Mein inneres Auge folgte dem Bogen der Kleinkäthe (pardonk!) von einem dörflichen Rummelplatz und von einem Kettenkarussell geschwungen Ihrer derzeitig blühenden Schönheit zur Place Kléber. Dort drüben links, erst durch dieses und dann vorn rechts durch das zweite schmale Gässchen hindurch zu dem kolossalen Münster. Zu einer Einladung ins Krokodil hätte es nicht gereicht (das hat ohnehin einen seiner Sterne verloren).
Sie ahnten da vielleicht schon den weissen Elefanten. Aber zu einer dieser altmodischen Tüten voller marrons chauds und beiläufig vielleicht einem Edelzwicker . . . ach, meine Höchstwertgeschätzte… ach&hach – – einmal nur Ihr Reisegfährte zu sein.
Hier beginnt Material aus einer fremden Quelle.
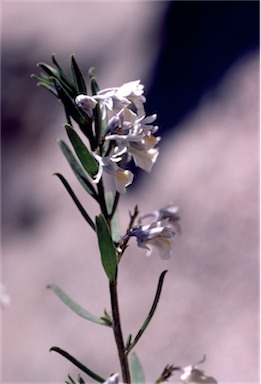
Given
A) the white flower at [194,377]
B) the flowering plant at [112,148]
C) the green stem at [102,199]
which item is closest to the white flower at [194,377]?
the white flower at [194,377]

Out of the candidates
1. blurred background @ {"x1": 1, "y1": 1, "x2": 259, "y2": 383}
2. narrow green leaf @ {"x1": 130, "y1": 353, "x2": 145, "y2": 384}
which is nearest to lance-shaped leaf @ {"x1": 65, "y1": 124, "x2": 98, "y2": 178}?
narrow green leaf @ {"x1": 130, "y1": 353, "x2": 145, "y2": 384}

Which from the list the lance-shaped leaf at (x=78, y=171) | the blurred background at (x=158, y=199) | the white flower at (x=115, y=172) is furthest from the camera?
the blurred background at (x=158, y=199)

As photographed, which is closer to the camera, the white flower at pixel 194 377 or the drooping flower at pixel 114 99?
the drooping flower at pixel 114 99

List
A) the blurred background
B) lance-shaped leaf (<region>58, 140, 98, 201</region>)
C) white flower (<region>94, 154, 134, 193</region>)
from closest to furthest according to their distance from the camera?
white flower (<region>94, 154, 134, 193</region>), lance-shaped leaf (<region>58, 140, 98, 201</region>), the blurred background

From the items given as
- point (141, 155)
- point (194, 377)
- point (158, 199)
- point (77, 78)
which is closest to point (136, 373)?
point (194, 377)

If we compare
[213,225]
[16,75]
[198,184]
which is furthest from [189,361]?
[16,75]

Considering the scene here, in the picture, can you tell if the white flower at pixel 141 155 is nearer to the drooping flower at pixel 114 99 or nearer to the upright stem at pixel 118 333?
the drooping flower at pixel 114 99

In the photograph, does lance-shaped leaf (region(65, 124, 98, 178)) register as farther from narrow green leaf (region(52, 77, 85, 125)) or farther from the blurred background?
the blurred background
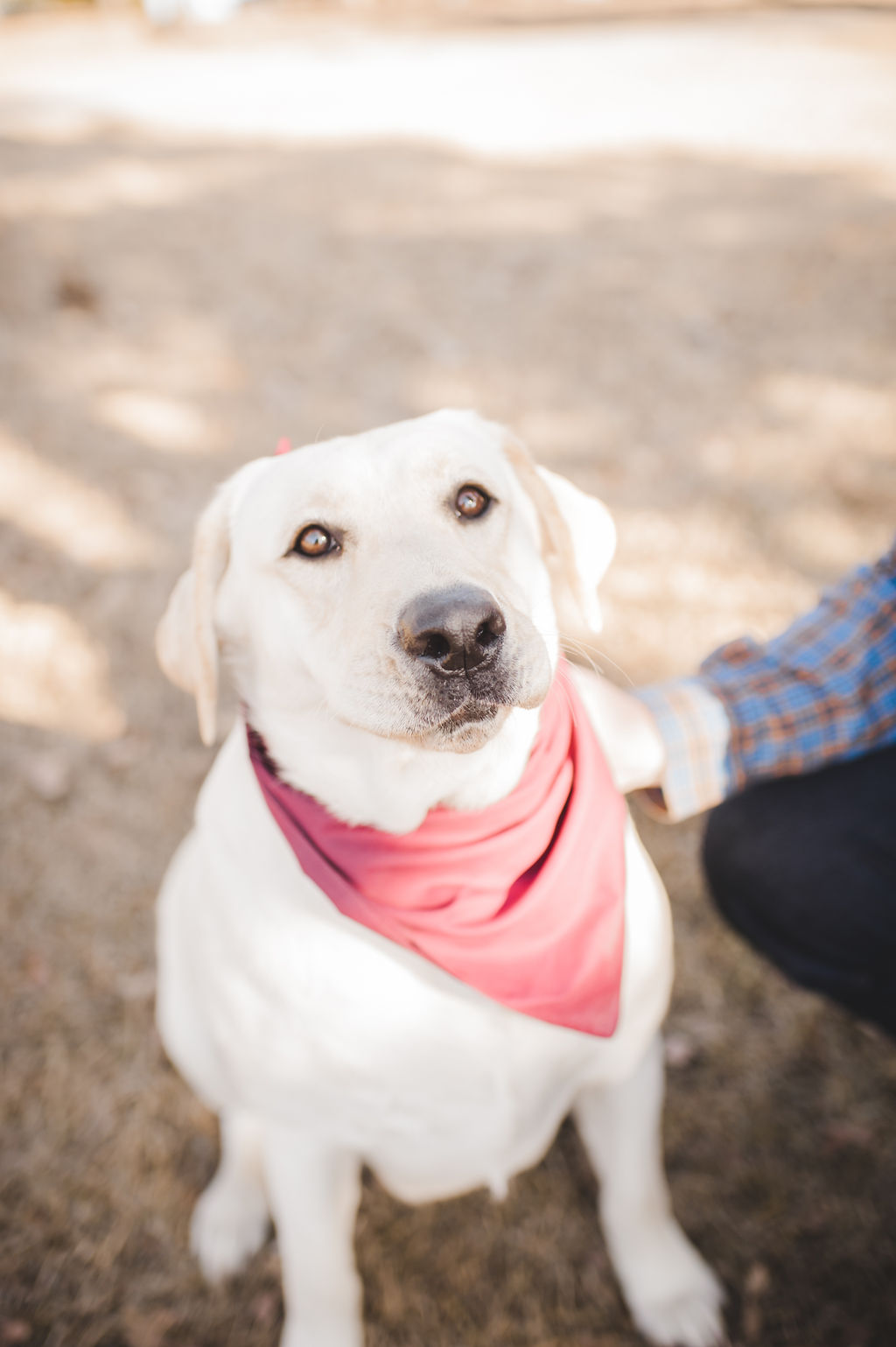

Egal ob mit oder ohne weisse Elefanten. Es gibt soviel zu entdecken.
Ich grüsse Sie ebenso allerherzlichst wie bewundernd, Ihr Herr Ärmel (selbstredend auch jahreszeitlich entsprechend bei moules frites zugeneigt /// oder ziehen Sie etwa Äppelwoi und Handkäs´ vor?)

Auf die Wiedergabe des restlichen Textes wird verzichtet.